Es gibt aber auch die Sehnsucht nach Nostalgie und Antiquitäten. Zwischen diesen beiden Polen schlängelt sich die Akzeptanz. Dann gibt es noch die Notwendigkeit einen Baum einen Baum nennen zu dürfen/sollen/können und die Aussage " es ist alles schon einmal gesagt worden, nur nicht von jedem".

All das steckt in deinem gut verreimten Gedicht und zeigt die Widersprüchlichkeiten auf.

hier ein Vorschlag, damit läse es sich aus meiner Sicht noch flüssiger:

Doch heute muss man vielen Gaffern
[blue]dies[/blue] alles schreiben in Metaphern.
[blue]Denn[/blue] Herz auf Schmerz, das ist verpönt.

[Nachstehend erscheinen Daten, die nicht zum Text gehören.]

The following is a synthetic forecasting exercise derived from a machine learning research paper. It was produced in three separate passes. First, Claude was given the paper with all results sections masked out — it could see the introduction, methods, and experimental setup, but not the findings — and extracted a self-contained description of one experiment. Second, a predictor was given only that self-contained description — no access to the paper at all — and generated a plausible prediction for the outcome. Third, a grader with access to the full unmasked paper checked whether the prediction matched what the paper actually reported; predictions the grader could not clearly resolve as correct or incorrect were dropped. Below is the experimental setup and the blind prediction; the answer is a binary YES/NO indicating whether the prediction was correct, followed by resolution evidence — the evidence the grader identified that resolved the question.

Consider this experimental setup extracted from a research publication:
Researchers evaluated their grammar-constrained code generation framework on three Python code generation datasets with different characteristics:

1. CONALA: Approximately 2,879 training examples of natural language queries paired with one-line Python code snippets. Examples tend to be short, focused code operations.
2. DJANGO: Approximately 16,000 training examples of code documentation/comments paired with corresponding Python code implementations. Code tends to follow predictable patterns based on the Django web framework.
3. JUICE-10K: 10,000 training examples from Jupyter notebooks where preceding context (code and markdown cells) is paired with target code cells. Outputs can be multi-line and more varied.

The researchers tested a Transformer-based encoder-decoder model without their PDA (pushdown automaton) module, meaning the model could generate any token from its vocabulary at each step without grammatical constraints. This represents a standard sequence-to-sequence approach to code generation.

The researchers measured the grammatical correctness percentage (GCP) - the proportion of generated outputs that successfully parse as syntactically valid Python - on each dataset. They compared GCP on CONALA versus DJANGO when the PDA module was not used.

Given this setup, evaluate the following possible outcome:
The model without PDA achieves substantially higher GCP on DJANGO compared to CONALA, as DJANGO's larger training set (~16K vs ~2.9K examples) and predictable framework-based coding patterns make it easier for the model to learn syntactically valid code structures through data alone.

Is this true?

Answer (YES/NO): YES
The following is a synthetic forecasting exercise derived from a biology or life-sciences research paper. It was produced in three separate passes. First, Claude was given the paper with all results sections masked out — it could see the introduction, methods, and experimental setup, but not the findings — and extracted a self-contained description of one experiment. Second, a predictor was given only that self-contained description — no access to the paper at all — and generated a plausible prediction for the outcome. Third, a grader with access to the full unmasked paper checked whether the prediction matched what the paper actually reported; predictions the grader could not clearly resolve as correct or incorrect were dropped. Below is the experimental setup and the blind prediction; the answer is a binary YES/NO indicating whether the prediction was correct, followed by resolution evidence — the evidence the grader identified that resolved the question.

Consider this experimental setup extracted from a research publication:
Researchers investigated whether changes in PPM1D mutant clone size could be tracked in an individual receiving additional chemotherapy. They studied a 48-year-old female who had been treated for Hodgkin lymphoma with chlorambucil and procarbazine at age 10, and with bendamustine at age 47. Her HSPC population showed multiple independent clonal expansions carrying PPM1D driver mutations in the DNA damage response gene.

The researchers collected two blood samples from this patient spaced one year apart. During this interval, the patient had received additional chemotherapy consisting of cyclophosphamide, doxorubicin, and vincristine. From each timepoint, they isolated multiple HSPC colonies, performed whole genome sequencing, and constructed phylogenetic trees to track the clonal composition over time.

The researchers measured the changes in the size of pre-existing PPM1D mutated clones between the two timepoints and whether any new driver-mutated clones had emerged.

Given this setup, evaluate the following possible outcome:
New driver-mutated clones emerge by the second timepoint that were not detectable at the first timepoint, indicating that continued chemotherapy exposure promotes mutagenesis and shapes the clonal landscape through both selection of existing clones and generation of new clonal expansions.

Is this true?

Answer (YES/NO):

ich habe mal, möglicherweise aus ähnlichen Gründen herzschmerz verreimt ;)

im
letzten märz
da
klopfte herz
und
machte terz
weil
der kommerz
von
einem nerz
das
drückt im sterz
und
das gab schmerz
ganz
ohne scherz

dir liebe Grüße
Label
 
Wo ist die Lyrik nur geblieben


Wo ist die Lyrik nur geblieben,
die einst die Großen für uns schrieben?
Es reimte sich aufs kranke Herz
natürlich stets der Liebeschmerz.

Doch heute muss man vielen Gaffern
dies alles schreiben in Metaphern,
denn Herz auf Schmerz, das ist verpönt.
Dafür wird man sehr oft verhöhnt.

Der Schiller und wohl auch der Goethe,
die hatten sehr oft Liebesnöte.
Und wovon schrieben sie mit Schmerz?
Natürlich vom erkrankten Herz.

Es kann doch wirklich gar nicht sein,
dass man nicht spürt die gleiche Pein.
Bei Liebe klopft das Herz ganz wild,
bis dass die Sehnsucht ist gestillt.

Doch will man up to date nun bleiben,
so muss man alles stets umschreiben.
Man kann sich nicht dagegen wehren,
man dichtet und muss es erklären,

weil niemand es so recht versteht,
nicht weiß, woher der Wind jetzt weht.
Bei Liebe schwillt mir stets das Herz.
Der einz'ge Reim darauf ist Schmerz
 

Raina

Mitglied
Hallo Marie-Luise,
mir geht es da ganz ähnlich wie Dir und ich glaube, dass Gedichte vielleicht auch das Herz erreichen sollten. Ja, die Sprache entwickelt sich weiter, aber werden wir deshalb andere Menschen? Ich finde, auch "albacken" geschriebene Gedichte haben ihre Daseinsberechtigung, das ist ähnlich wie im Literaturbereich. Da gibt es die kritischen und zeitbezogenen Romane, die wirklich große Kunst, aber daneben lebt auch der Liebesroman und wird, so wie schon seit vielen Jahren gern gelesen. Leider wird das gar zu oft vergessen.

Liebe Grüße
Raina
 

Ironbiber

Foren-Redakteur
Na wo isse denn?

Wie die Reaktionen zeigen, hast Du einen Nerv getroffen und ausgesprochen, was viele denken. Auch ich bin nicht glücklich mit der lyrischen Subkultur der heutigen Zeit. Goethe und Schiller haben literarische Bilder gemalt und feinste Stimmungen beim Leser erzeugt.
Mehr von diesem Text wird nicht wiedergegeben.